El carnaval político.

Por Noé Toledo

Actualmente, un servidor vive en una pequeña y pintoresca población del estado de Nayarit, muy cerca de la ciudad de Guadalajara. En fechas recientes, todo el lugar a cobrado vida a través de estentóreos anuncios, ya sea en la forma de carteles multicolor, o propagados por sistemas improvisados de sonido, (una bocina, un mecate y un auto), en los cuales, en un principio, pensé se anunciaba la llegada de alguna fiesta o celebración auspiciada por algún santo local o patrono del lugar, y que prometería música, baile y desmán, todo bajo el mundialmente famoso estupor etílico.

O sorpresa la mía, al percatarme que todo el jolgorio se debe a un periodo de elecciones locales, que abarcarán desde presidentes municipales y diputados locales, hasta la de gobernador.

Increíble pensar que, a través de días enteros de fiesta, grupos musicales contratados, fuegos artificiales y todo un sistema de vituperios y agravios para los contrarios, mezclados sin un aparente orden, con exagerados elogios y ensalzamientos para los “favoritos” de la contienda, sea como se ejerce la democracia y la libertad del sufragio en nuestro país.

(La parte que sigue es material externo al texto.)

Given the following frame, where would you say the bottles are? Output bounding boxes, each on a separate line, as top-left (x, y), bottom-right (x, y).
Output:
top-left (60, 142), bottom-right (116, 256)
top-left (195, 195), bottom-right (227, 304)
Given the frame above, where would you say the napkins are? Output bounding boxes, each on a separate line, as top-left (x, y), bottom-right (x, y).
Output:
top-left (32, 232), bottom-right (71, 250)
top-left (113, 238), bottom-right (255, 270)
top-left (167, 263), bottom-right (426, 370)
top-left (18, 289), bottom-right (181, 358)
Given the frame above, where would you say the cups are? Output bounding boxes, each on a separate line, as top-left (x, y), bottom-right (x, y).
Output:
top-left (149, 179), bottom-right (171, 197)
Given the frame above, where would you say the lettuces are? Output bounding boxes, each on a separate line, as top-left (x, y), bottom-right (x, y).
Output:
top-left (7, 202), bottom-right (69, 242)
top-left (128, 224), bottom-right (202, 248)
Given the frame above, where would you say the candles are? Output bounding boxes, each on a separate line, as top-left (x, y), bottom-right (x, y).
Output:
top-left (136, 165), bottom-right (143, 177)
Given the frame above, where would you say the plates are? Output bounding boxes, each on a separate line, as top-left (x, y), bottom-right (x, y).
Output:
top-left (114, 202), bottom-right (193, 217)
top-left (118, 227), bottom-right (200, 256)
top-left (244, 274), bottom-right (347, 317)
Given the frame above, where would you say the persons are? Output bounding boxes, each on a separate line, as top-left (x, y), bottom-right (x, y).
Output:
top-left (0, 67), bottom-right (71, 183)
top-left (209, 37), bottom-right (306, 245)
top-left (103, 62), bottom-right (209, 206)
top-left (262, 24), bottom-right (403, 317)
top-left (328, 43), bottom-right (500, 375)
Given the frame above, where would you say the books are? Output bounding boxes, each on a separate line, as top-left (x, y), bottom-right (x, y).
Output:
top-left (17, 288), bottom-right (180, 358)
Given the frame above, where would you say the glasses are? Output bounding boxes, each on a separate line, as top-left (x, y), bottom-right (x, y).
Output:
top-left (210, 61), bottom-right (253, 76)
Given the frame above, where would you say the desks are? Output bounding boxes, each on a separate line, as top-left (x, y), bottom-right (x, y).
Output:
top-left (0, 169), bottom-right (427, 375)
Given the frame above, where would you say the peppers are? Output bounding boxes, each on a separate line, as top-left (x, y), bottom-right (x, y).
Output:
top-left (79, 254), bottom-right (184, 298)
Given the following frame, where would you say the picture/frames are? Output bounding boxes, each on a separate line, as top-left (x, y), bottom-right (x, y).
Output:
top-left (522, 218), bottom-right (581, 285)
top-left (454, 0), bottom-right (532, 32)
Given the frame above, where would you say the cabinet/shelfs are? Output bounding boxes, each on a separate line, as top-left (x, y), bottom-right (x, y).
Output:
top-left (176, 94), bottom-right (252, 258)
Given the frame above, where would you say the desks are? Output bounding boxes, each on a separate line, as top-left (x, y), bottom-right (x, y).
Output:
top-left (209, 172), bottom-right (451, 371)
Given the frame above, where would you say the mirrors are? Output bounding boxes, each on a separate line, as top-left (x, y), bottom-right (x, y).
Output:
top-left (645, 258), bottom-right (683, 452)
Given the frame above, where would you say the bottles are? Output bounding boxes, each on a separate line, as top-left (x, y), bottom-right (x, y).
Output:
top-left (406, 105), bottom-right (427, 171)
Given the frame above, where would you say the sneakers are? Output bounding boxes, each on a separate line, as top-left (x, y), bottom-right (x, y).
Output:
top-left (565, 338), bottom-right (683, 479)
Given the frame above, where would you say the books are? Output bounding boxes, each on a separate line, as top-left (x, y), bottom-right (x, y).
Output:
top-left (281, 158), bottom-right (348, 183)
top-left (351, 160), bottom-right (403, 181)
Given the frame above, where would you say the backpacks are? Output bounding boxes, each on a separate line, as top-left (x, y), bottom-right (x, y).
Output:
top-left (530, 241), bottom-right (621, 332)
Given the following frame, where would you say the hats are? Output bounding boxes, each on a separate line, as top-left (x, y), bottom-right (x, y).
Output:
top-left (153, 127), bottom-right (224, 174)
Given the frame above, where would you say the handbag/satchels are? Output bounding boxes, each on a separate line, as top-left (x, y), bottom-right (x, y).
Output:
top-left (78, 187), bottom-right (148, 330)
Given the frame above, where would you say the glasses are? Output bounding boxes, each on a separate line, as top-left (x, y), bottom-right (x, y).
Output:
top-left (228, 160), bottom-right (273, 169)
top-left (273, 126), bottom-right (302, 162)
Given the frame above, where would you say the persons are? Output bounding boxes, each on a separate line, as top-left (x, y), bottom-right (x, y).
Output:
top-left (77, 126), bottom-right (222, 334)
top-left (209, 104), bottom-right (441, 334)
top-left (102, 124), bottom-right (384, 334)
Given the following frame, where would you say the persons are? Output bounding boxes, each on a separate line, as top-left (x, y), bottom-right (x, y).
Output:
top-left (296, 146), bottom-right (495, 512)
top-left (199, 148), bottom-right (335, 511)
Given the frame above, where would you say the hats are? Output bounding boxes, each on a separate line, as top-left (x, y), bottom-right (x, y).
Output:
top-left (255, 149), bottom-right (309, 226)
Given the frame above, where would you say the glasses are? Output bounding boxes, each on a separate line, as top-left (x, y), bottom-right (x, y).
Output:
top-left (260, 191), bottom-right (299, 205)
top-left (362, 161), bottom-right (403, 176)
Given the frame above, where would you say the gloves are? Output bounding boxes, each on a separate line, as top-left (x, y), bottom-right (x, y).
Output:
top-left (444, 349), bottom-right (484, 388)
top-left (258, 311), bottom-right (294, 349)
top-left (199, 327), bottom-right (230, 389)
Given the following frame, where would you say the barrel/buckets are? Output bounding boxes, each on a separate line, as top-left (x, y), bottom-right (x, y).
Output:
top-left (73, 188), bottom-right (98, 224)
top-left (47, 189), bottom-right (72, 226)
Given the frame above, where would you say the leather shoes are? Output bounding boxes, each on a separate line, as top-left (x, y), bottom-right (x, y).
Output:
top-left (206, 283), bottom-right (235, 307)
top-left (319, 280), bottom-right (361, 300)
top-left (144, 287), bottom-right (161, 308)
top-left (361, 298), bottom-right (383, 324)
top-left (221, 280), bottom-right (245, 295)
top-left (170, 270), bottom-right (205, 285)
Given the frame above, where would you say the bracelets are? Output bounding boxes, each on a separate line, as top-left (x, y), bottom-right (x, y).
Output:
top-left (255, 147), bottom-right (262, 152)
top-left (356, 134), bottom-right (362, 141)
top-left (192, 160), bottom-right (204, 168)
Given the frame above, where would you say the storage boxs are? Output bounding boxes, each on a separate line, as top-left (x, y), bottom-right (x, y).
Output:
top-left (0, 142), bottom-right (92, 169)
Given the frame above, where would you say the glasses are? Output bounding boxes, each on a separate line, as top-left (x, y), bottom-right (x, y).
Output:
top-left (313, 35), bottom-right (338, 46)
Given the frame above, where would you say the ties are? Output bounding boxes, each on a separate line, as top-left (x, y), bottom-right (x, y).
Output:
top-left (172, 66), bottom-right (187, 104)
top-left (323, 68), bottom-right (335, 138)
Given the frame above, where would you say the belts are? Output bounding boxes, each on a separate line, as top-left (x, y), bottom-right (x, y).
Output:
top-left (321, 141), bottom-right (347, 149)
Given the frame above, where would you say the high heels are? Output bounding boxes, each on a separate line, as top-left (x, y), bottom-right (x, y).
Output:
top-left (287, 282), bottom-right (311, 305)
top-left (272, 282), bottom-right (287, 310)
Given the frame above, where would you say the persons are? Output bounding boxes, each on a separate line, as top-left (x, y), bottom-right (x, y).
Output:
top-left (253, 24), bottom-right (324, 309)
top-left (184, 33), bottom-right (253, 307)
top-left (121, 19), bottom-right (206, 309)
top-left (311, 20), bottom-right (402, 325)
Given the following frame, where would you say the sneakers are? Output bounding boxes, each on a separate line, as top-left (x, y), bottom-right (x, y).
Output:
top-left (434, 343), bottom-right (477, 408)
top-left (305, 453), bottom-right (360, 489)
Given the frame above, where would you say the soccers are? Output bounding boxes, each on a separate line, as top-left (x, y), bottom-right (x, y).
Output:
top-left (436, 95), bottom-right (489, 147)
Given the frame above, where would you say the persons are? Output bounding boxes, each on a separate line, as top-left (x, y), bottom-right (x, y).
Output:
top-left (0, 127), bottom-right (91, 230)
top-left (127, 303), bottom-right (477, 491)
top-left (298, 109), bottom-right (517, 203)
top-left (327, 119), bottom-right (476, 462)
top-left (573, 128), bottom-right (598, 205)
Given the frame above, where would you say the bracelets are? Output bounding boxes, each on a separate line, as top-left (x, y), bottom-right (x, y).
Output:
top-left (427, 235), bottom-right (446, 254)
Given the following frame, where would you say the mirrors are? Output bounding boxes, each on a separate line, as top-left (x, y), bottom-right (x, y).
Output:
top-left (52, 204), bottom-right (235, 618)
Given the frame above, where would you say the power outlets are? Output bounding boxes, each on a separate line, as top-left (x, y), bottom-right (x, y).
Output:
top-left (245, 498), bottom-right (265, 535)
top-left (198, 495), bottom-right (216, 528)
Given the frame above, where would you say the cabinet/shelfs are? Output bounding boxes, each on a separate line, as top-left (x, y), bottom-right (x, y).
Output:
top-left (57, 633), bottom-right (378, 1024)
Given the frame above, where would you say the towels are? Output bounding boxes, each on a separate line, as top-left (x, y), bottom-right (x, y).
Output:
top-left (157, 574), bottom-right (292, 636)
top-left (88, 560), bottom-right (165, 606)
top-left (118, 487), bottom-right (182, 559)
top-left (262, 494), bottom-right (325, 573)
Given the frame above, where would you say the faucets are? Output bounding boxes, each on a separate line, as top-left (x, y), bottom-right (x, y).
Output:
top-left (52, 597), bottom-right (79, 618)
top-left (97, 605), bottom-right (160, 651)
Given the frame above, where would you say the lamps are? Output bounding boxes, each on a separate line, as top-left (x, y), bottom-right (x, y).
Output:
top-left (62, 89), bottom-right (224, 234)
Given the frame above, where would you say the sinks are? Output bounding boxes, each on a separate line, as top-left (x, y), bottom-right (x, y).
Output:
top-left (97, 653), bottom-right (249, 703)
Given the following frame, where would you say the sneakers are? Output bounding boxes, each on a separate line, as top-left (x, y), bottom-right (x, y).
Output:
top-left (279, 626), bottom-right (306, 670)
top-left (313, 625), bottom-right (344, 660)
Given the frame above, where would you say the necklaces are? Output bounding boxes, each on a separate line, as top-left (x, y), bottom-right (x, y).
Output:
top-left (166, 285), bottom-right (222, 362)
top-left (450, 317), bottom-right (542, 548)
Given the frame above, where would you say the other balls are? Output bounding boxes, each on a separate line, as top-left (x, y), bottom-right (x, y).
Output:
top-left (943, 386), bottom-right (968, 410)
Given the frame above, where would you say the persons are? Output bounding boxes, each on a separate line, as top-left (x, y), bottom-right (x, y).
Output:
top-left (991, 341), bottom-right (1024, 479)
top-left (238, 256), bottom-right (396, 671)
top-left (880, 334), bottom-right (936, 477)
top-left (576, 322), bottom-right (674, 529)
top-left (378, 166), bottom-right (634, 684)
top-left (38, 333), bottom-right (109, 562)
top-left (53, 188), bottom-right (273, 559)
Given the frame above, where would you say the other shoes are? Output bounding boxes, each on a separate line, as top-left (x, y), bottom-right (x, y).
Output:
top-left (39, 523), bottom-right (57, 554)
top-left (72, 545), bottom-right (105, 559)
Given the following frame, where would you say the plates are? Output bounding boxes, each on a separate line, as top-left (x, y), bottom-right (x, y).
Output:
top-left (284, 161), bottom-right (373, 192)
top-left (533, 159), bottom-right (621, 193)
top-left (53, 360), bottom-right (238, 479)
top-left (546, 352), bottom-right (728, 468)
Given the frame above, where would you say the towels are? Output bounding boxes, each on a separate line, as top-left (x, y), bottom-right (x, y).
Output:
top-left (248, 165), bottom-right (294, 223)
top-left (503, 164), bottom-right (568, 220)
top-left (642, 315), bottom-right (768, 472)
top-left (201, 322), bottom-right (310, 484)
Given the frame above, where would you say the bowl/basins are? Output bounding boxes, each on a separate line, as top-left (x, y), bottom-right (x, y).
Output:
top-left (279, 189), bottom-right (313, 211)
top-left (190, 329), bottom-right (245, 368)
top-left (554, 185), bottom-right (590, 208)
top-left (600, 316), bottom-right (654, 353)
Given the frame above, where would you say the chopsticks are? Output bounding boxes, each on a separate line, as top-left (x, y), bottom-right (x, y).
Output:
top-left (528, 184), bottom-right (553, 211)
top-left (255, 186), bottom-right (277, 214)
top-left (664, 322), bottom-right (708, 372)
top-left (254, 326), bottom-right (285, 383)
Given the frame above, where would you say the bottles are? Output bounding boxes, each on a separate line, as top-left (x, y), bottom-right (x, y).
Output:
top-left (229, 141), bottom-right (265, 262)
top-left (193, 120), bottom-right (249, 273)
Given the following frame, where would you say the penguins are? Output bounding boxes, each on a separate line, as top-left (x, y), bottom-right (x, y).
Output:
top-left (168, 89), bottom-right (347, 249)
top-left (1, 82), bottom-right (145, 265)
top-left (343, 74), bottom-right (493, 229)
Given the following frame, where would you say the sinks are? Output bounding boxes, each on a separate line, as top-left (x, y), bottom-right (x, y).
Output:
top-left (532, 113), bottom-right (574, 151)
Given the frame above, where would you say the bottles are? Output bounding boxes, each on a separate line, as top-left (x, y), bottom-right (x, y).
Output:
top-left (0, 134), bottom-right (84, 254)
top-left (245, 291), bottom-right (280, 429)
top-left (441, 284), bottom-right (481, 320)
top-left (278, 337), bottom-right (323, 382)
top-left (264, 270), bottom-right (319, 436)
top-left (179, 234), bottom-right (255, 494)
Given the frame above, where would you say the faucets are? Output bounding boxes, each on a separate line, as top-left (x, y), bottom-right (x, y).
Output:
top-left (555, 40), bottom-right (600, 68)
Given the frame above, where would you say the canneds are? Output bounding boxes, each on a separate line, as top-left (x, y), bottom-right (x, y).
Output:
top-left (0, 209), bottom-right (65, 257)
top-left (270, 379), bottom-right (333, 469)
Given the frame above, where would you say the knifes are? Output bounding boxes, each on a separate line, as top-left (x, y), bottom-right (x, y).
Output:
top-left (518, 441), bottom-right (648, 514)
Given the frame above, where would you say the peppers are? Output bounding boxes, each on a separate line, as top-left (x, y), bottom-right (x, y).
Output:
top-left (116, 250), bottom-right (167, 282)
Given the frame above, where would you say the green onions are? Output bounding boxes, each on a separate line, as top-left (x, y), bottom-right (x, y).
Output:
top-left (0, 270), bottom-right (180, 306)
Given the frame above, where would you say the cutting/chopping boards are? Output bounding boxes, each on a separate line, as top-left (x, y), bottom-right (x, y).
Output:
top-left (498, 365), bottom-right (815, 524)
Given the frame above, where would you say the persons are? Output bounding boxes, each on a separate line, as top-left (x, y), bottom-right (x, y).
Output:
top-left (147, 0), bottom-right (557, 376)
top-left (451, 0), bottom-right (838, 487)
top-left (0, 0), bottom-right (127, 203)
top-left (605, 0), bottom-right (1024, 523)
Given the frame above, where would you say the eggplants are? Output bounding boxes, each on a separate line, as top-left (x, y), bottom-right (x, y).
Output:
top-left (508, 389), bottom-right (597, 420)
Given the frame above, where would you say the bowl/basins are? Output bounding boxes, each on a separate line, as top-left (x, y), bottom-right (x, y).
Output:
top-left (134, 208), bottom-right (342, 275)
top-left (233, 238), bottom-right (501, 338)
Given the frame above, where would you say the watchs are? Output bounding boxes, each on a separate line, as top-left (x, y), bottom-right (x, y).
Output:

¿En qué momento se convirtió un proceso serio, importante y necesario, en un desfile de gandules, que a pesar de esbozar sendas sonrisas en carteles y mantas, inundan la mente de las personas en un tianguis de promesas, planes y ofrecimientos?

Parece ser que los periodos y procesos electorales en México se han ido más hacia el lado de lo excéntrico y colorido, que de lo serio y formal, pero, ¿es acaso un síntoma de la negligencia y superficialidad con la cual los mexicanos vemos las elecciones, o cualquier proceso serio, en nuestro país?, o todavía más triste, ¿será una extraña y bizarra representación de los mexicanos en la mente de los políticos, que nos ven como ratones de laberinto o como afligidos payasos que más que divertir hacen llorar?

¿Qué es peor, el que tiene una idea tonta, o el ignaro que sigue la idea tonta más por seguir un comportamiento grupal, como parvada de aves, en lugar de hacer brillar su individualidad con conocimiento, juicio y objetividad?

Difícil contestar esta pregunta cuando la respuesta, ausente desde siempre, está en boca de todos.

Sin temor a equivocarme, estoy seguro que sociólogos, psicólogos, antropólogos y todo un cortejo de estudiosos cuyos títulos terminen en “ólogos”, tendrían un verdadero “día de campo” al estudiar los procesos electorales en México. Realmente creo que, si no se supiera en qué país se hicieron las observaciones, algún europeo seguramente pensaría, como ocurrió con nuestras “famosas” películas de El Santo, que estos en realidad no son procesos reales, sino algún tipo de elaborada mofa o extraño festival desprovisto de botargas en contra de la democracia.

¡Ay ignorancia, que acertado es tu dominio y que ancho el cadalso que esgrimes!

Sin duda, en nuestro país, lo más importante no es la lucha por la igualdad o el sufragio educado, sino reír, ingerir alcohol hasta que el hígado entre en huelga y olvidar que debemos prestar más atención al carnaval electoral para que, en un idílico momento de lucidez, después no nos preguntemos cómo es que nos rigen los políticos que nos gobiernan, porque después de estos “teatros” electorales, si nos atrevemos a llamarle “circo” a la política, desgraciadamente y por eliminación, nosotros somos los payasos.